I took this the other day and I really think the male grasshopper is telling me to piss off and leave them to it.
Last year, Easter Sunday was Mum’s birthday, We had a barbie and then Mum and I went down to the hospital for Mum’s chemo. Mum wrote in her diary…
Easter Sunday, back to the hospital for another session of chemo, made sure I left with plenty of anti-nausea tabs, they provided a roast lunch this time and surprise I was able to eat most of it, made Kim feel a bit teary poor baby, I didn’t realise that my not eating was causing her so much worry.
Tomorrow we are having a barbie at Vonnies and it will be another first, another milestone to be gotten through in this first year of living without Mum.
When Mum was having treatment at the hospital, quite often we would have an hour or so between appointments and so we would hang around in town as it was too far to go back home. Often we would browse away some time in camera shops together, drooling over the latest DSLR’s. Mum wanted to buy me a DSLR but we decided to wait until we went to Sydney together. Mum died three weeks before we were due to leave.

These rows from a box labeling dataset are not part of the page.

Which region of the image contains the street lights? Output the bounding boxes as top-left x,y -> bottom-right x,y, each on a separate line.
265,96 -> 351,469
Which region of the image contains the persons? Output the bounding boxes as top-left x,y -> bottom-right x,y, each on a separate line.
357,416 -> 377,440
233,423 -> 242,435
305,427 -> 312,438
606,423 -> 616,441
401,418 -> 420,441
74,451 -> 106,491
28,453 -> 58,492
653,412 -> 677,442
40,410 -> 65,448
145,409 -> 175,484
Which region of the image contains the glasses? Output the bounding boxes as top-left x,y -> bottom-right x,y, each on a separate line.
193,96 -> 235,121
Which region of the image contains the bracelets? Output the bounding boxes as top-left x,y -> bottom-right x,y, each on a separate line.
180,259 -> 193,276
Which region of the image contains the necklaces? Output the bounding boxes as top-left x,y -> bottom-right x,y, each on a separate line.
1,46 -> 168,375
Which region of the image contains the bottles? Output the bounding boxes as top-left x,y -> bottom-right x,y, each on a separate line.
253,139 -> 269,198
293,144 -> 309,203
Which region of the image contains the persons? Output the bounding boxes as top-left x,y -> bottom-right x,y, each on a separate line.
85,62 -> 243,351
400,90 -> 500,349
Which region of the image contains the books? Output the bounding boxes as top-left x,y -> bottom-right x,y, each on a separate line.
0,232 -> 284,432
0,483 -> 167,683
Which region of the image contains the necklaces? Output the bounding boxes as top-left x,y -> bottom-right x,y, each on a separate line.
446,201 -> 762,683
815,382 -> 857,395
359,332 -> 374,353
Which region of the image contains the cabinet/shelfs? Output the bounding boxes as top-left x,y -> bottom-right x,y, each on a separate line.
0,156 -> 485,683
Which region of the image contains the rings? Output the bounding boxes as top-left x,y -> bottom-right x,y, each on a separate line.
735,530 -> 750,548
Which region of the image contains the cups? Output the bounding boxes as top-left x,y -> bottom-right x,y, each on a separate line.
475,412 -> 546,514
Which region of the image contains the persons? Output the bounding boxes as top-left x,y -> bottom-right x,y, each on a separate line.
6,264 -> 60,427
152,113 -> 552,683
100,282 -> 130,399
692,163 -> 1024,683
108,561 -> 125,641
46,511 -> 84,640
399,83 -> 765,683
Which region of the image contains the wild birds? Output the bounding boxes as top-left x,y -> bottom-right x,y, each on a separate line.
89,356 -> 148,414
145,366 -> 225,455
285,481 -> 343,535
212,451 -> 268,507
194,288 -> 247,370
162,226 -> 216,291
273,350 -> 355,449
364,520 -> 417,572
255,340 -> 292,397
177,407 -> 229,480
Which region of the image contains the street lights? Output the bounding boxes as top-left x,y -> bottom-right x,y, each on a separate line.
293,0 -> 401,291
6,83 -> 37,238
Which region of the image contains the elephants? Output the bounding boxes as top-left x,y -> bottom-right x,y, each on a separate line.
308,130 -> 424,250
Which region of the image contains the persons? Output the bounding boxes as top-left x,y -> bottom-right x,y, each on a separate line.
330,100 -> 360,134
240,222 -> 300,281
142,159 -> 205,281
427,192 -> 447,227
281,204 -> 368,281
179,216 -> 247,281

So it was with mixed emotions that Vonnie and I went camera shopping a couple of days ago. If I hadn’t had Veronica there to explain the lenses and give me a gentle push, I think I would have kept on dithering and not bought a camera at all. It has been very hard emotionally to spend some of my inheritance on such an extravagence as a new camera. But I could also feel Mum telling me that It was now or never Kimmy.
So I leaped off the cliff and bought a Nikon D90 with a very good 200mm lens.
Time to step it up a notch I think and take my photography to the next level.